Rutgers Today: So, the court was unable to police these underground songs?

Bellany: Yes, these songs tended to circulate in ways the state found difficult to police. Thus, there’s a surprising freedom of expression in this genre that you don’t find in other political commentary of the time. These underground songs are usually brutally direct and they name names.

Rutgers Today: What would be the punishment if a musician was caught?

Bellany: Sometimes, the state decided that punishing the musicians was more trouble than it was worth. They didn’t want to give these people publicity. In other cases, though, they would strike back with a range of penalties. The musicians could be charged as purveyors of libelous speech that had the potential to cause political unrest.

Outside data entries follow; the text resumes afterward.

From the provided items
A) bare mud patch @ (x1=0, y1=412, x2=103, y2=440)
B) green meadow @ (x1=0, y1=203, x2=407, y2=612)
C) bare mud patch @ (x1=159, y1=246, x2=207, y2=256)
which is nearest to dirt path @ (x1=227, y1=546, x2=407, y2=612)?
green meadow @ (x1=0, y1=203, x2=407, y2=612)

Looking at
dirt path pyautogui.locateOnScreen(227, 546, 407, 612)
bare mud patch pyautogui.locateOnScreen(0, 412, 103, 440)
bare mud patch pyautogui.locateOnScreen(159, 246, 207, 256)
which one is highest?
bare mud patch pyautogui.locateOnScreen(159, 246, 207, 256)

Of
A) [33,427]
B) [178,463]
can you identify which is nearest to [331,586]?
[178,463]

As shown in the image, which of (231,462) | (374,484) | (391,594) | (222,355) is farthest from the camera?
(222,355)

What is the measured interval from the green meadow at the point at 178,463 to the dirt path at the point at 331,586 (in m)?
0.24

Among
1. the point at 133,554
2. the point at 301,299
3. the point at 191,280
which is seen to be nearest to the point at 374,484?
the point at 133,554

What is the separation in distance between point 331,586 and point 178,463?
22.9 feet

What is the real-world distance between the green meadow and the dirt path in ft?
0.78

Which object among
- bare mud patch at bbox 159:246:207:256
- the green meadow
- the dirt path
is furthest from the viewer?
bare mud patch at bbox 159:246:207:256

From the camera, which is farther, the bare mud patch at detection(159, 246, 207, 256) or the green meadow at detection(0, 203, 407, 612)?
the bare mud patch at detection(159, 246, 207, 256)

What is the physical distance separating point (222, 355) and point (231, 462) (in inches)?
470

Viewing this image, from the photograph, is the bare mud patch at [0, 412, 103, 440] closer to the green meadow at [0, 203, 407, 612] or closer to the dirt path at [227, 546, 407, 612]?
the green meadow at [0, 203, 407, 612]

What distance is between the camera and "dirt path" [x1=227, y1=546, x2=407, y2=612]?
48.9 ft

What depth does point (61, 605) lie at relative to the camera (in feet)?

The punishments involved imprisonment, but also inflicted mutilation – seditious libelers could have their ears cropped and their noses slit. The fiddlers whose 1627 songs we are recreating were heavily fined as a symbolic gesture – they were poor men and had no hope of paying. But they were also whipped, paraded through the streets and publicly humiliated. The state wanted to shame them and expose the true wickedness of their offense.

Rutgers Today: Who are some modern-day musicians who follow in this tradition?

Bellany: Of course, most modern protest singers in the West have greater freedom of expression. But in many ways, figures like Peter Seeger in his McCarthyite blacklist days, The Plastic People of the Universe in Communist Czechoslovakia and Pussy Riot in Putin’s Russia fit the bill as modern successors. They are musicians using song to critique power in situations of severe censorship. And, of course, there’s a great leftist British folk tradition that has ancestral ties to the roving musicians of the 17th century. Of the modern British troubadours, I would put Billy Bragg squarely in the dissident musical tradition.